FRANK: “To be honest, when I first met Dr. Bernstein, I felt he was somewhat of a flake. I had worked with doctors in the army, and I was used to a particular kind of guy. Dr. Bernstein—now, he’s a horse of another color. Until I came across him, I never met a doctor who was so focused on one thing. He is so completely directed toward this one failing of the human body that I kind of thought that maybe it was a little too intense. But the results have been rather spectacular, and I’m very happy with him. He has specific programs, he has direction, he has goals, and he is not sidetracked by anything other than tending to diabetes. He’s given me a regimen.
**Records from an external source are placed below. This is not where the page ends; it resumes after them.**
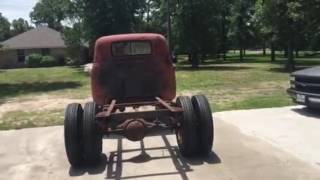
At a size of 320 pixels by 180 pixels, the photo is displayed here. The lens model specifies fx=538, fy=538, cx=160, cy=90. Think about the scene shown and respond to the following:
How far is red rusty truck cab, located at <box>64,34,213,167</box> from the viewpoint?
772 centimetres

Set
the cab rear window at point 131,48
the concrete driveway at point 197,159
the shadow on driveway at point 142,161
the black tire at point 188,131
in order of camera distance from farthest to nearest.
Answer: the cab rear window at point 131,48 < the black tire at point 188,131 < the shadow on driveway at point 142,161 < the concrete driveway at point 197,159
I keep track of my blood sugar, and it’s pretty much under control. Instead of blood sugar counts of over 200, I now get them in the range of 85 to 105, which was the goal he set for me. I take insulin in the morning and before my midday and evening meals, and before I go to bed. I don’t eat ice cream, and I don’t do a lot of things I used to do routinely. When I first came to Dr. B., I was looking very pale and wan, and now I’m looking much ruddier and healthier. I’m a little irritated with this constant puncturing of my fingers, but I just do it automatically now, like second nature.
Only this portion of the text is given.